Serangga sering ditemui dalam kehidupan, seperti di rumah, taman, dan beberapa di tempat makanan. Tetapi, saat mereka muncul, tidak sedikit di antara kita mencoba membunuh serangga, terutama ketika mendekat ke tubuh.
Namun, pernahkah kalian bertanya-tanya, apakah serangga merasakan sakit ketika Anda membunuhnya atau saat mengalami cedera?

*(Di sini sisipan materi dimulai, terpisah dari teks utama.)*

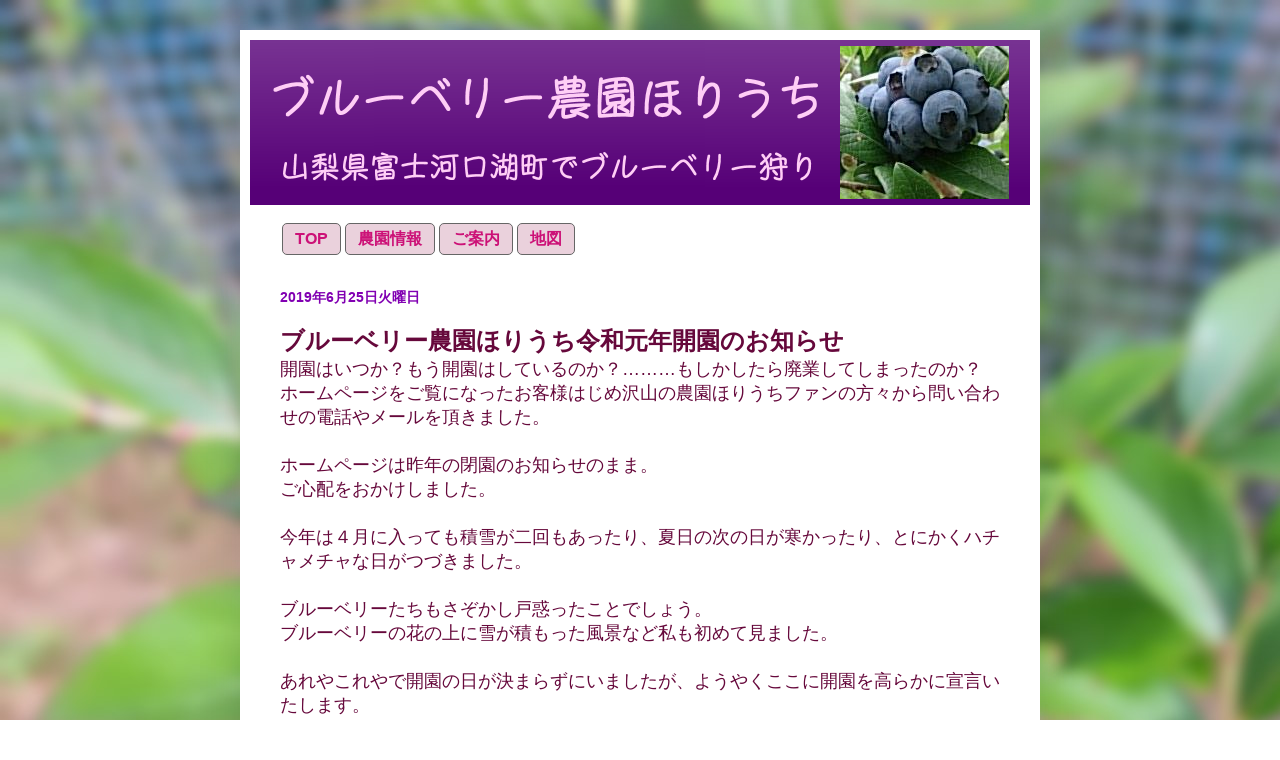

--- FILE ---
content_type: text/plain
request_url: https://www.google-analytics.com/j/collect?v=1&_v=j102&a=1437520525&t=pageview&_s=1&dl=https%3A%2F%2Fwww.blueberryfarm.jp%2F2019%2F06%2Fblog-post.html&ul=en-us%40posix&dt=%E6%B2%B3%E5%8F%A3%E6%B9%96%E3%81%A7%E3%83%96%E3%83%AB%E3%83%BC%E3%83%99%E3%83%AA%E3%83%BC%E7%8B%A9%E3%82%8A%E3%81%AA%E3%82%89%E3%83%96%E3%83%AB%E3%83%BC%E3%83%99%E3%83%AA%E3%83%BC%E8%BE%B2%E5%9C%92%E3%81%BB%E3%82%8A%E3%81%86%E3%81%A1%3A%20%E3%83%96%E3%83%AB%E3%83%BC%E3%83%99%E3%83%AA%E3%83%BC%E8%BE%B2%E5%9C%92%E3%81%BB%E3%82%8A%E3%81%86%E3%81%A1%E4%BB%A4%E5%92%8C%E5%85%83%E5%B9%B4%E9%96%8B%E5%9C%92%E3%81%AE%E3%81%8A%E7%9F%A5%E3%82%89%E3%81%9B&sr=1280x720&vp=1280x720&_u=IEBAAEABAAAAACAAI~&jid=1346234847&gjid=1426129568&cid=1897203882.1769180165&tid=UA-77429014-1&_gid=1651648695.1769180165&_r=1&_slc=1&z=944424942
body_size: -451
content:
2,cG-NRJTD6YVQ7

Dilansir dari Study Finds, Rabu (14/9/2022), sebuah studi membuktikan bahwa serangga tidak hanya merasakan sakit karena cedera, tetapi juga menderita sakit kronis setelah pulih dari cedera.
Para peneliti dari University of Sydney di Australia mengatakan, penemuan ini didasarkan pada penelitian sebelumnya dari tahun 2003 yang menemukan serangga mengalami sensasi yang berhubungan dengan rasa sakit.
“Orang-orang tidak benar-benar menganggap serangga juga memiliki rasa sakit,” kata profesor University of Sydney, Greeg Neely, dalam sebuah pernyataan.
“Banyak hewan invertebrata yang unik, mereka dapat merasakan dan menghindari rangsangan berbahaya. Kita menganggapnya menyakitkan," jelasnya.